There was even greater popular horniness over athletes during the restless warm-up phase just before, during the late 2000s. Consulting the first list I could find of most attractive female athletes, I narrowed it to only those I have actually heard of. (I'm not a sports fan, so if I don't know them, they were not a pop-culture-wide phenomenon.) From 2005-'09, there was Danica Patrick, Maria Sharapova, and Gina Carano (during the original MMA craze).

Left off of that list because she was only a 17 year-old high schooler at the time, is the most pined-after athlete of the late 2000s, Allison Stokke from California. All those little men trying to pole-vault up into her eyes...


From the vulnerable phase of the early 2000s, there's no one I recognized, although Anna Kournikova was a sex symbol during both the late '90s and early 2000s. But no one who became a hit sensation during 2000-'04. The parallels with 2015-'19 are striking.

There were plenty of them before then, however, beginning in the restless warm-up phase of the early '90s and lasting into the late '90s manic phase (when Kournikova first broke out). The most memorable was beach volleyball player Gabrielle Reece, who became a model and host of a show on MTV. At the same time, swimmer Summer Sanders during the 1992 Olympics was singled out for her pretty looks, and by the late '90s was the face of VO5 in TV commercials.

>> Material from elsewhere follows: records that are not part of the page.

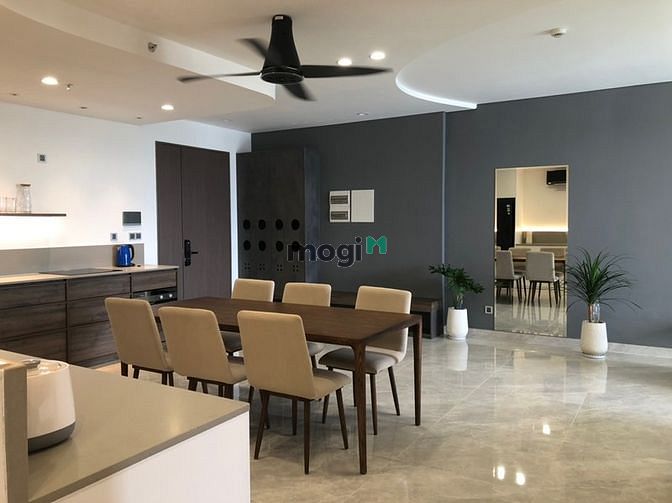Hình ảnh Cho thuê Trang Chủ MB66.COM / Đăng Ký Tặng 66K Midtown M8 - 3PN2WC- Phú Mỹ Hưng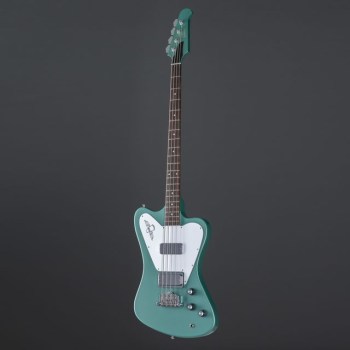 Gibson Non-Reverse Thunderbird Inverness Green купить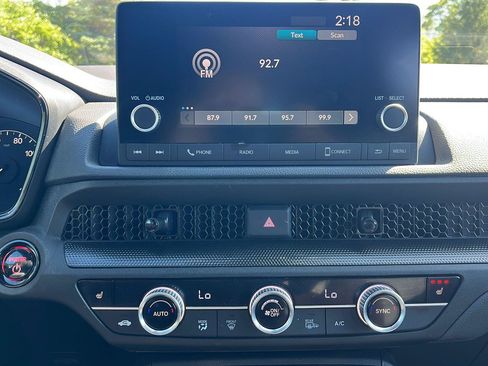Used 2025 Honda CR-V Sport image 14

And who can forget the 1994 episode of Seinfeld that revolves around lusting after and dating a former Olympic gymnast? Or the fact that in that same year tabloid newspapers and TV shows, as well as Penthouse, made a sex symbol out of figure skater Tonya Harding by publishing images from a sex tape of hers? Gross if you ask me, but it resonated widely enough to be sought after by the media. In 1999, soccer player Brandi Chastain became famous for tearing off her shirt to reveal her sports bra after winning the Women's World Cup.

I can't find any major examples from before the '90s -- women's sports were just not a big thing, and the handful of athletes who were widely known were not also babes, let alone cultural icons of beauty.

Still, that leaves two full cycles' worth of history, and it does look like athletes lose their sex symbol status during the vulnerable phase. People's energy levels are so negative, the guys can't imagine being with a woman who they assume would be too full of energy in bed, and the girls can't imagine wanting to be the type of sex symbol also known for bursts of athletic activity. Everyone just wants to hide under a pile of blankets until their energy levels recover.

When their energy does recover during the restless warm-up phase, the appeal of warm-up exercises leads both guys and girls to naturally look toward athletes as role models of attractiveness. That only continues into the following manic phase, when energy levels are on a sustained spike.

With the restless phase having begun this year, expect to see the return of athlete babes in pop culture over the next 5 to 10 years. Judging from history, it will be one from an individual rather than a team sport. Whoever it turns out to be, we do know in advance that she'll be showing off a great set of buns rather than breasts.